Scripting subsets of page contents in Dhall.
On Tue, 03 May 2022, by @lucasdicioccio, 1382 words, 0 code snippets, 11 links, 0images.
Since I’ve started building my own blog engine, I wanted some limited scripting capabilities in the text-processing engine. A specific case I had in mind was to generate some tables or listings for what you currently find on the /readings.html or on the /tips.html page. I would like something like Microformats, but tactically applied to individual articles, with little ceremony.
A more telling example could be a photo-gallery where we list a dozen of images. For each image you’d want a title, an URL, a preferred background color for the frame, maybe a caption etc. Hand-editing such galleries is a lot of work, and the extra ceremony to store less than 100 records in a DB is not worth it. There’s a gap to fill
This article demonstrates and discusses a PoC using the Dhall programming language as a specific step.

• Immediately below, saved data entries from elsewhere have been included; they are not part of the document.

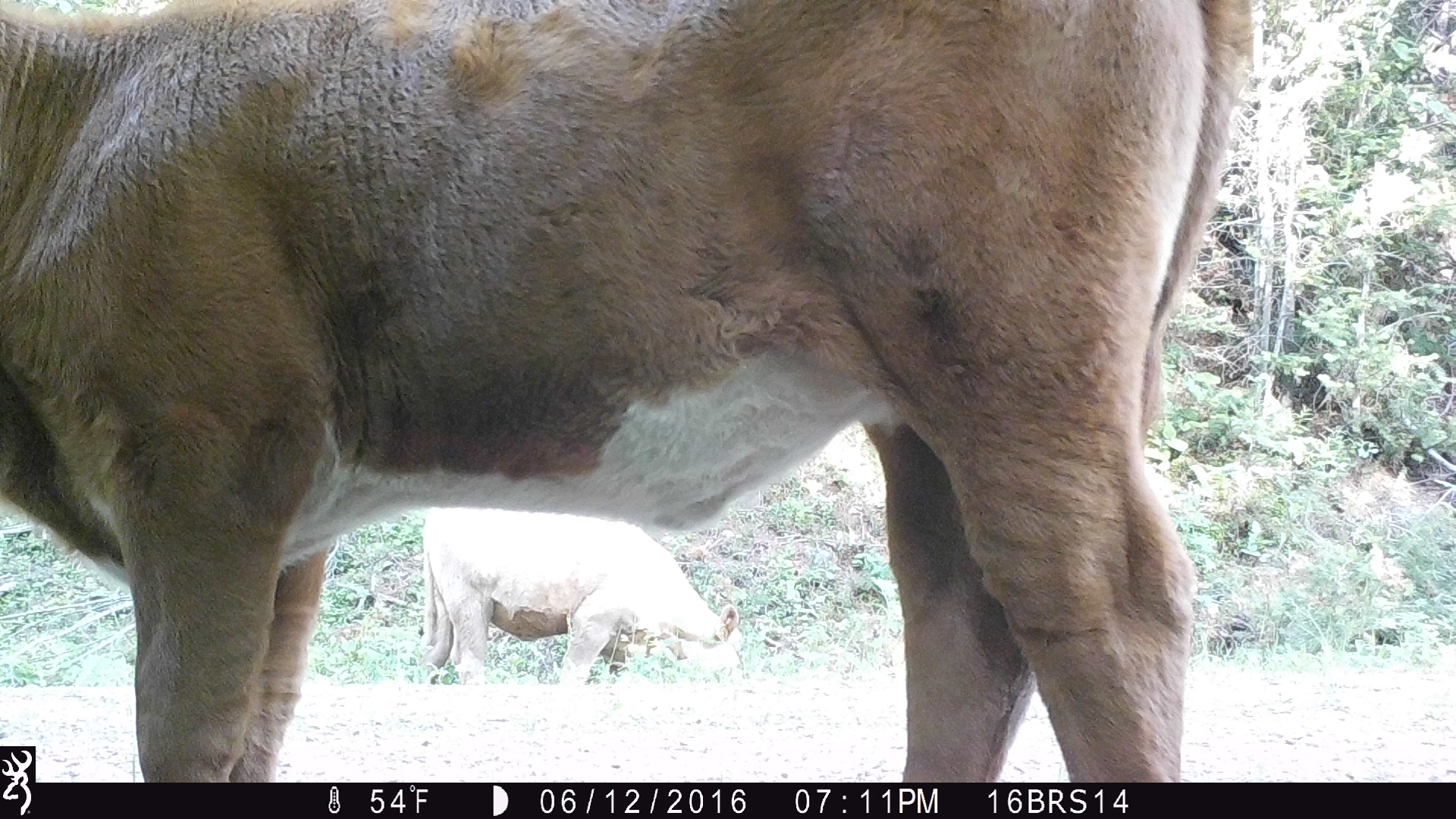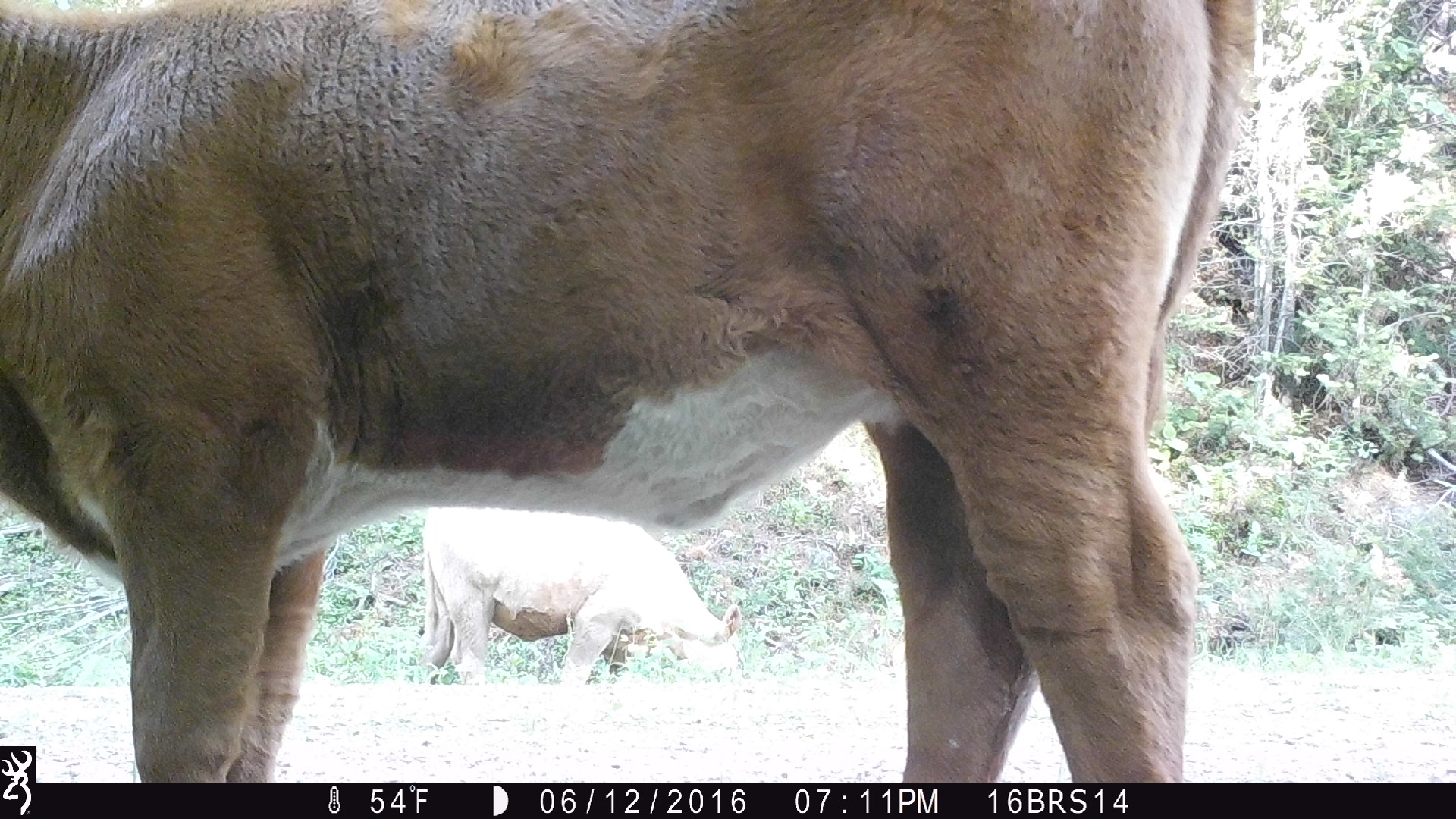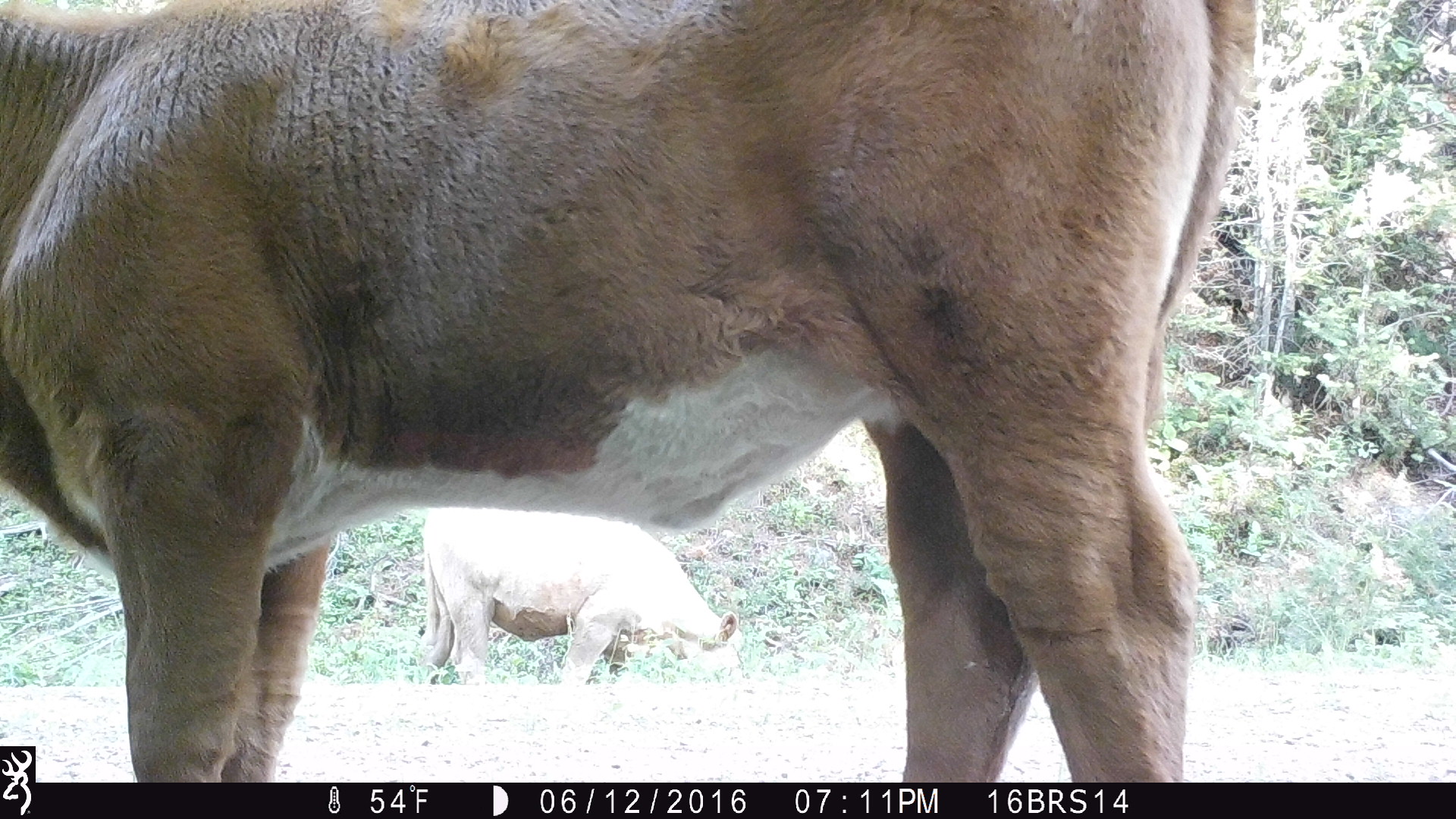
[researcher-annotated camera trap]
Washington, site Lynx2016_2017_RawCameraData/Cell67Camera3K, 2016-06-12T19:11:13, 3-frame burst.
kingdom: Animalia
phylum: Chordata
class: Mammalia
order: Artiodactyla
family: Bovidae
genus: Bos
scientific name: Bos taurus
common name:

What is common in the type of pages where I would like some minimal templating is:
- I want to reference and organize a moderately large amount of items.
- items within a collection have a common structure (e.g., a link to a page would have a title, an URL, some language, and some description from myself).
- I want to present, ideally with some mechanical template to keep the styling/HTML-structure consistent.
Thus I have three distinct characteristics to carve out:
- define the structure of items
- list a collection of items
- implement some template I use to present these
Separating 1. and 2. is a matter of getting some type and some syntax to write values.
Separating 3. requires a novel feature in my blog-engine: to interpret some structure into some HTML chunk to embed in a longer article. Current generators only produce targets as fully-contained output objects (that then must be embedded via other HTML primitives like
Let’s go through my design process. This is a retroactive recount of the process I took rather than an upfront design-doc.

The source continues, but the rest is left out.